What does a baker or pastry chef do? Pastry chefs are considered bakers, but not all bakers have the technical or creative skills that go into creating pastries. You will be relying on your knowledge of how baking works, combined with your innovative and creative mind to make dazzling, mouth-watering, delectable desserts:

  • You’ll research, create, modify, test, develop, and evaluate recipes.
  • You’ll stay on budget (this may take some basic math skills).
  • You may have to be the ingredient purchaser.
  • As you gain more experience, you’ll supervise newer pastry chefs.
  • You’ll do menu planning, creating desserts that compliment the menu.
  • You’re in charge of keeping the kitchen clean and organized.
  • You will need to be able to measure and weigh ingredients.

What does it take to become a pastry chef?

Pastry chefs very often train as bakers and then establish their skills through more of a hands-on training process. Whichever culinary program you decide to go through, make sure it’s accredited by the American Culinary Federation Foundation Accrediting Commission. There are other accrediting bodies, but the ACFFAC is the largest. Search for a local pastry chef school.

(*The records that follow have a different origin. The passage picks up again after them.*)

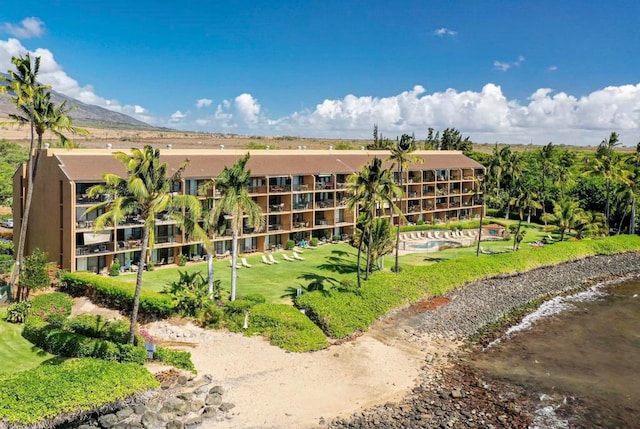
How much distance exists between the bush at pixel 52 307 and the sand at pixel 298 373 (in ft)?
18.8

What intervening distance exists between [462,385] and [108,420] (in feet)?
66.8

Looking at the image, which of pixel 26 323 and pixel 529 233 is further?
pixel 529 233

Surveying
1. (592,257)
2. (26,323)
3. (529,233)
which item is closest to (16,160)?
(26,323)

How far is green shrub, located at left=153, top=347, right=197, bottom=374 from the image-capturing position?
1250 inches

To become a pastry chef, you’ll:

  • Have a high school diploma or GED.
  • Earn a formal education and get a certificate, diploma, or degree in culinary arts.
  • Some hiring managers prefer an associate’s or bachelor’s degree, so keep that in mind.
  • Go through an apprenticeship through your school program, or
  • Do an apprenticeship in lieu of a more formal education.
  • Consider certification. It’s a voluntary process that is highly recommended.

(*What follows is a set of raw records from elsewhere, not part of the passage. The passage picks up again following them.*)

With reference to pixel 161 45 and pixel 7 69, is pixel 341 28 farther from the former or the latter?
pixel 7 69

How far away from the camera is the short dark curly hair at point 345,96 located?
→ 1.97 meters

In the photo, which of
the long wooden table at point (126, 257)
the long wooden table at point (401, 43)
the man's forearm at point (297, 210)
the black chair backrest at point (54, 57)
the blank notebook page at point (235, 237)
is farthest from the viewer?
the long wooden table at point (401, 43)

What does a pastry chef earn?

Your salary is going to really depend on factors such as your level of experience and place of employment. Very roughly, pastry chefs make between $40K-$94K. On the lower end of the pay spectrum is the assistant pastry chef, and at the top of the scale is the executive pastry chef. Your hours may be somewhat abnormal, such as late nights or early morning starts. You may frequently work more than 40 hours per week.

Is there room for more pastry chefs?

The Bureau of Labor Statistics lumps all chefs into one heading, so if you were to include pastry chefs in with chefs and head cooks, then the employment growth is expected to be about average. More than 14,000 jobs will be opening through 2026, many because of retirements. It’s a competitive career, especially if you want to work in the higher-end restaurants, hotels, and casinos. If you have some experience, and you’re creative, then you will have that edge over others applying for the same job.